C’est d’ailleurs sur le terrain du soin visage en général que se profilent la plupart des nouveaux intervenants, conscients que s’il y a une place à prendre, c’est bien là qu’elle se situe. Pour séduire ces experts peut-être un peu réticents à délivrer des conseils en matière de ride du lion ou de pattes d’oie, les fondateurs d’Evocure ont choisi de se positionner à la frontière entre le glam et le médical. « Vendre des cosmétiques, ce n’est pas a priori la tasse de thé du pharmacien, détaille Bernard Van Acker, l’un des deux jeunes chefs d’entreprise. Nous ne basons pas notre communication sur des ingrédients exotiques ou fantaisistes. Nos produits sont tous fortement dosés en principes actifs dont l’efficacité est connue et reconnue par les professionnels de la santé. Tout est indiqué, y compris la concentration, sur nos emballages. De par sa formation et ses connaissances scientifiques, le praticien sait exactement ce qu’il a en main. » Ce n’est pas un hasard non plus si la toute jeune marque belge a choisi d’être présente comme La Roche-Posay ou Vichy par exemple, chez les principaux grossistes qui livrent les officines plusieurs fois par jour.
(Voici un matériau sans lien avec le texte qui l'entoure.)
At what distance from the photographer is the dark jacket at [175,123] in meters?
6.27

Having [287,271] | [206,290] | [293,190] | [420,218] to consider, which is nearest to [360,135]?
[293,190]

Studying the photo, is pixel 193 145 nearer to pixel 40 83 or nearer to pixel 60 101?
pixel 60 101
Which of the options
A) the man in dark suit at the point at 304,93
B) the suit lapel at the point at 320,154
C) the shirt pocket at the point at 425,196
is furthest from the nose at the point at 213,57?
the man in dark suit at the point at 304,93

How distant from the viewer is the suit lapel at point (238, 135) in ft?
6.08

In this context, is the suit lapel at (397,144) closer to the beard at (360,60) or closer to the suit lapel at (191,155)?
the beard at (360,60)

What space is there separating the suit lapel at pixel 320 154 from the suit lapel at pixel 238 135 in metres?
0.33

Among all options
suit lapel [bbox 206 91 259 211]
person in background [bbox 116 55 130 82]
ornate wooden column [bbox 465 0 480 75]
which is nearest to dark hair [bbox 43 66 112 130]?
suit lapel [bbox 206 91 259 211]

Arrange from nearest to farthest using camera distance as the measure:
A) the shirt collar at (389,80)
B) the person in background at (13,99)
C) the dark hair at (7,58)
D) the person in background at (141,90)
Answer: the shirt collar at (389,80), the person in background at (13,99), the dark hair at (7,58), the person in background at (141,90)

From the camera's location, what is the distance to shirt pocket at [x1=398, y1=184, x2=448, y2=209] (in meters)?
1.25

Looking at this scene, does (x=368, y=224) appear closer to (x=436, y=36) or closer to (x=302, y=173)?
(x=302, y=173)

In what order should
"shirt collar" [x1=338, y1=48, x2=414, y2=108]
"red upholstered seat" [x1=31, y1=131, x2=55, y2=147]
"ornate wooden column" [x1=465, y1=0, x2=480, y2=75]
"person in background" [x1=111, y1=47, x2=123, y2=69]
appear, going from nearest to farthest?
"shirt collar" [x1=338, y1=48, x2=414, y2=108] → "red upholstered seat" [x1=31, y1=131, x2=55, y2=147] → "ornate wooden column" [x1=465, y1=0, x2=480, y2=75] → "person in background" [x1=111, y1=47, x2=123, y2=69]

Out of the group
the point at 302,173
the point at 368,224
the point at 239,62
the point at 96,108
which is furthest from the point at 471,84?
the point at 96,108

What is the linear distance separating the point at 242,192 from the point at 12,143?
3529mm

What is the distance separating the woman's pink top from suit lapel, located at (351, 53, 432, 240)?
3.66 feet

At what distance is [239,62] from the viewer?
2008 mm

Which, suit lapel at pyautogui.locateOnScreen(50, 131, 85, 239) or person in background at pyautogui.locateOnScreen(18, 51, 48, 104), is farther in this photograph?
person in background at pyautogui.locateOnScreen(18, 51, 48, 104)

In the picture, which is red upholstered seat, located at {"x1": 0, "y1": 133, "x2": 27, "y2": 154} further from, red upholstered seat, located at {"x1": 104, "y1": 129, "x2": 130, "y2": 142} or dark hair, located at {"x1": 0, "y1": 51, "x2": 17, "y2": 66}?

« Le pharmacien a la culture du médicament, pointe Roland De Cocq. Il veut potentiellement tout avoir à disposition pour ses clients, ce qui est plus difficile pour lui évidemment s’il veut proposer certains articles un peu plus premium qui exigent qu’il fasse du stock, risquant peut-être de ne pas pouvoir écouler. » Jugée incompatible avec les valeurs d’accessibilité pour tous de ce secteur, la sélectivité qui peut parfois exister en parfumerie où des griffes choisissent de n’être présentes que dans certains points de vente n’est donc pas du tout de mise ici.  » Quand un pharmacien hésite entre Nuxe et l’un de nos principaux concurrents, j’ai même plutôt tendance à lui conseiller de prendre les deux, sourit Marc Espagne. Les gens aujourd’hui sont de toute façon versatiles et achètent dans les divers circuits. Plus l’offre est large, plus il y a de choix. Et ce dernier est profitable à tous. » En matière d’anti-âge surtout, face à l’accroissement de l’espérance de vie, les demandes en produits jusqu’ici jugés non essentiels comme les soins visage à vocation purement esthétique risquent à coup sûr d’augmenter. Et le (bon) conseil, lui, vaudra de l’or.